[[ Exercise inputs open ]]

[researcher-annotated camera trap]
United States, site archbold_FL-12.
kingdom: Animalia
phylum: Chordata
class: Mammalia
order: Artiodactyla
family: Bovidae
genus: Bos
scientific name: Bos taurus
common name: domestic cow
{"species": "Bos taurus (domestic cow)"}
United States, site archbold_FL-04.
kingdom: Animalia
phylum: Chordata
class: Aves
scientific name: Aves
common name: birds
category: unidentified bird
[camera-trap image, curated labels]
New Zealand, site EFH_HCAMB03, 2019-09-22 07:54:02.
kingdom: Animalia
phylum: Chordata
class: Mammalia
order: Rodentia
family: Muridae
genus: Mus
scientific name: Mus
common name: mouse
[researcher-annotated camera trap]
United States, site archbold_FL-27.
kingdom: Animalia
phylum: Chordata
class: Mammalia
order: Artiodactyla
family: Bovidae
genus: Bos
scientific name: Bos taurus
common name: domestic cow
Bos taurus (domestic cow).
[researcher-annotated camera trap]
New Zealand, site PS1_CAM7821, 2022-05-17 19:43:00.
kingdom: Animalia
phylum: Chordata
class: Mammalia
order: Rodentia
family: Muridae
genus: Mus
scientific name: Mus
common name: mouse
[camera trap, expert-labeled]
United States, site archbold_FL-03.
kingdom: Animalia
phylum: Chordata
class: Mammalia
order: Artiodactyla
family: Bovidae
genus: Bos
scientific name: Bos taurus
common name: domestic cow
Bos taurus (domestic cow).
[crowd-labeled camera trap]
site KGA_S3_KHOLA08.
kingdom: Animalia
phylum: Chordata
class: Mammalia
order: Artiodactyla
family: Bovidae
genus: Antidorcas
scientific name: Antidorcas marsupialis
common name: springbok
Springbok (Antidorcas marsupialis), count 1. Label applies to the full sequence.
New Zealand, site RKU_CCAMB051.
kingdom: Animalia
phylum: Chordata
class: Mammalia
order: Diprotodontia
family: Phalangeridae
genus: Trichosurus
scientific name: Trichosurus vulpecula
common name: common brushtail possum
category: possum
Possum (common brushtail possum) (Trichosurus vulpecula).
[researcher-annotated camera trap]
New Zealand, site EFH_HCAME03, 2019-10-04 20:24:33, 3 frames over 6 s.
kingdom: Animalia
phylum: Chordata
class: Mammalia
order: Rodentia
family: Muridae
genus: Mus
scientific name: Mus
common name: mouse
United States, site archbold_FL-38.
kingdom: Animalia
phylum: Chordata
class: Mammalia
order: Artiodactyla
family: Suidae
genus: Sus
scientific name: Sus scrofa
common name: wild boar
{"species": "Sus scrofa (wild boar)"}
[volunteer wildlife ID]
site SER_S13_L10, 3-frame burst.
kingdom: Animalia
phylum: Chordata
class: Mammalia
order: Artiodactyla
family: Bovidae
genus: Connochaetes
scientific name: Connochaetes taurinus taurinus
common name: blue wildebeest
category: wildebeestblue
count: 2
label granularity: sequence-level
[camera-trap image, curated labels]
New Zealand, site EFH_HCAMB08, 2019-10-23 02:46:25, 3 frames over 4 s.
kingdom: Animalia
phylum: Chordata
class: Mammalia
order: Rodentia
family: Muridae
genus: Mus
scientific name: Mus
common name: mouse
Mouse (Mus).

[[ Exercise inputs closed ]]

Activity:
Give again the closing portion of the entries, from the line with "scientific name: Connochaetes" through the last line. Keep it exact and add nothing.

Written response:
scientific name: Connochaetes taurinus taurinus
common name: blue wildebeest
category: wildebeestblue
count: 2
label granularity: sequence-level
[camera-trap image, curated labels]
New Zealand, site EFH_HCAMB08, 2019-10-23 02:46:25, 3 frames over 4 s.
kingdom: Animalia
phylum: Chordata
class: Mammalia
order: Rodentia
family: Muridae
genus: Mus
scientific name: Mus
common name: mouse
Mouse (Mus).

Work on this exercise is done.